<Stupidquestion>
What advantage does this software provide over simply banning bots via robots.txt?
</Stupidquestion>
the scrapers ignore robots.txt. It doesn’t really ban them - it just asks them not to access things, but they are programmed by assholes.
Robots.txt expects that the client is respecting the rules, for instance, marking that they are a scraper.
AI scrapers don’t respect this trust, and thus robots.txt is meaningless.
I don’t understand how/why this got so popular out of nowhere… the same solution has already existed for years in the form of haproxy-protection and a couple others… but nobody seems to care about those.
Probably because the creator had a blog post that got shared around at a point in time where this exact problem was resonating with users.
It’s not always about being first but about marketing.
It’s not always about being first but about marketing.
And one has a cute catgirl mascot, the other a website that looks like a blockchain techbro startup.
I’m even willing to bet the amount of people that set up Anubis just to get the cute splash screen isn’t insignificant.Compare and contrast.
High-performance traffic management and next-gen security with multi-cloud management and observability. Built for the enterprise — open source at heart.

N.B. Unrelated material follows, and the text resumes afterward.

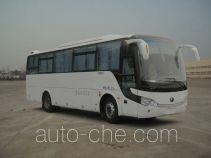 Yutong ZK6998HN2Z bus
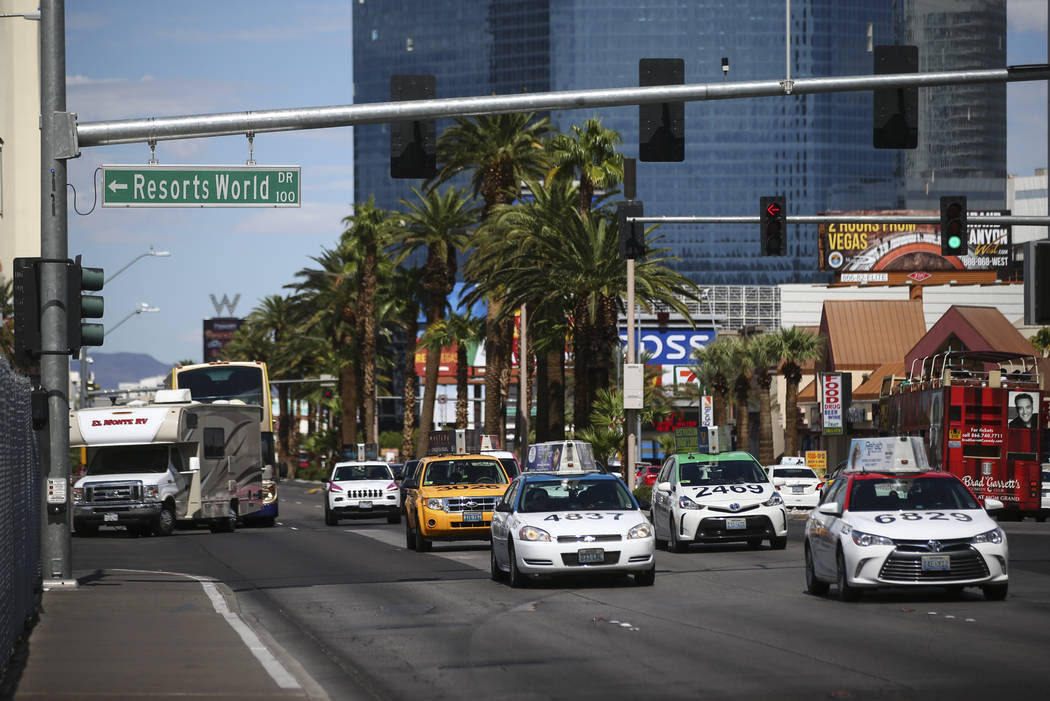 Traffic along the north Strip area in Las Vegas on Wednesday, Sept. 13, 2017. Chase Stevens Las Vegas Review-Journal @csstevensphoto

Sounds like some over priced, vacuous, do-everything solution. Looks and sounds like every other tech website. Looks like it is meant to appeal to the people who still say “cyber”. Looks and sounds like fauxpen source.
Weigh the soul of incoming HTTP requests to protect your website!
Cute. Adorable. Baby girl. Protect my website. Looks fun. Has one clear goal.
Ooh can this work with Lemmy without affecting federation?
Yeah, it’s already deployed on slrpnk.net. I see it momentarily every time I load the site.
This is fantastic and I appreciate that it scales well on the server side.
Ai scraping is a scourge and I would love to know the collective amount of power wasted due to the necessity of countermeasures like this and add this to the total wasted by ai.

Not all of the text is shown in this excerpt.